Abstract 5406: The Role Of Calstabin2 (fkbp12.6) In Progression Of Ischemic Heart Failure With Different Alterations In Ca2+ Cycling Proteins
As an important regulator of Ryanodine receptor (RyR) in the heart, calstabin2 (FKBP12.6) binding to RyR2 has been shown to stabilize the channel by inhibiting diastolic Ca2+ leak from sarcoplasmic reticulum (SR) in heart failure (HF) and sudden cardiac death (SCD). Using different genetic mouse models, we tested the hypothesis that calstabin2 binding to RyR2 is necessary for maintaining the normal cardiac function and preventing SCD in ischemic HF.
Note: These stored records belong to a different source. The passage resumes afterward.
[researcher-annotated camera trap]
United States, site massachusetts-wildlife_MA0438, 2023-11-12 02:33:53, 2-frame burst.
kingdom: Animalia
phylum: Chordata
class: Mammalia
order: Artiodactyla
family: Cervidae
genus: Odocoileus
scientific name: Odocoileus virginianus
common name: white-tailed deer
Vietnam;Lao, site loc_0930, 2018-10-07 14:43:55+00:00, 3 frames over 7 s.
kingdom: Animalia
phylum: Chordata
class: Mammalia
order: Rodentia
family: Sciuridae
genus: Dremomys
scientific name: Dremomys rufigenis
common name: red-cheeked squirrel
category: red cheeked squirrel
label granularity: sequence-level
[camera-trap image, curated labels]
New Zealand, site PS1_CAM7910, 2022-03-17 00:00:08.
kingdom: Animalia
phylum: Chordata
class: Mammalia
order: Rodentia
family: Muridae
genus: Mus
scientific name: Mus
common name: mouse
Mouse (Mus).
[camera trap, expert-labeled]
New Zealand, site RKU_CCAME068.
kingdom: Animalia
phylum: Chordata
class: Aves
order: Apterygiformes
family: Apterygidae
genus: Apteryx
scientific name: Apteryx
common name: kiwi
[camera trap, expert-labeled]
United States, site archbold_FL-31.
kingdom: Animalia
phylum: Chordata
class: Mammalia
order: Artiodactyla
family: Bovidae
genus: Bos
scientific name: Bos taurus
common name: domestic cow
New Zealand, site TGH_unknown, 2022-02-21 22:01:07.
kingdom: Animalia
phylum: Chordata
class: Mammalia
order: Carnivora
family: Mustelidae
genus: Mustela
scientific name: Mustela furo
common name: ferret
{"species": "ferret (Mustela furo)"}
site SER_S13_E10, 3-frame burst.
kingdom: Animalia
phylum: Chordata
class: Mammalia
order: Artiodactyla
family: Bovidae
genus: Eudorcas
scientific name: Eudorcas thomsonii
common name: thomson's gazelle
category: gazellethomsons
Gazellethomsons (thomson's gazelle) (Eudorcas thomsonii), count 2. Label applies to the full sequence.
METHODS AND RESULTS: We first used calstabin2 knock out (KO) crossed with phospholamban KO mice (CLN2−/−;PLN−/−). After myocardial infarction (MI) induced by proximal left descending artery ligation, CLN2−/−;PLN−/− mice showed a significantly higher mortality rate within 7-days post surgery compared to WT and CLN2−/− mice (63.27%, n=49; 7.27%, n=55 and 12%, n=25 , respectively; P<0.05 vs. WT and CLN2−/−). The cardiac functions of these crossed mice measured by echocardiography were similar to WT at week-1 after acute MI but significantly higher than CLN2−/− mice (EF 49.27%±2.77%, n=19 and 50.32%±1.54%, n=47, vs. 37.59%±2.2%, n=23; P<0.05). To further explore the cause of high mortality, we continuously recorded ECG with telemetry implantation after acute MI. Among 7 CLN2−/−;PLN−/−mice, six died within 7 days after MI comparing to 1/5 died in WT group. All mortalities in CLN2−/−;PLN−/− mice were arrhythmia related and 4/6 (66.67%) died of ventricular fibrillation. Since we have shown that RyR2-S2808A mutation protects mice from HF after acute MI previously, we tested the cardiac function and mortality in RyR2-S2808A+/+X CLN2−/− mice subjected to acute MI. Comparing to WT, these mice showed a similar mortality 28-days after surgery (12.5%, n=24 vs. 20%, n=25; P=NS) but a significantly higher EF (54.2%±1.59%, n=24 vs. 44.19%±2.80%, n=25 , P<0.05) comparable to that of RyR2-S2808A mice as we previous reported.
CONCLUSION: Calstabin2 binding to RyR2 is important for maintaining cardiac function in HF and enhanced Ca2+ reuptake due to PLN deficiency in absence of calstabin2 increased mortality after acute MI due to increased prevalence of SCD. The protective effect of RyR2-S2808A in HF confirms that both RyR2-PKA hyperphosphorylation and calstabin2 dissociation contribute to HF progression after acute MI.